Rows from a dataset:
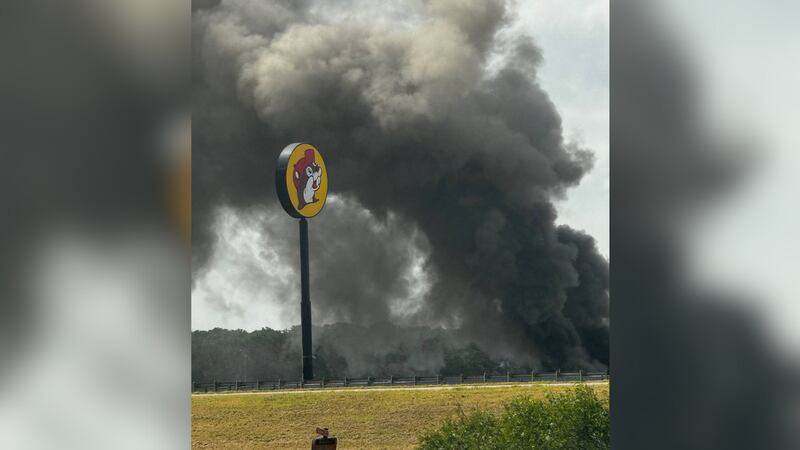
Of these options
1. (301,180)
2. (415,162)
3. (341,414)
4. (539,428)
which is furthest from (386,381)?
(539,428)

* Exercise requirements *
Reproduce all of the lines above in full, including each request, and scale only the coordinates that appear in the answers by a factor of 1.9, rounding each result to a whole number with halves rounded up. Leave the coordinates within the requests unchanged, and omit the pictures from your response.

* Answer to the problem *
Of these options
1. (301,180)
2. (415,162)
3. (341,414)
4. (539,428)
which is furthest from (386,381)?
(1024,813)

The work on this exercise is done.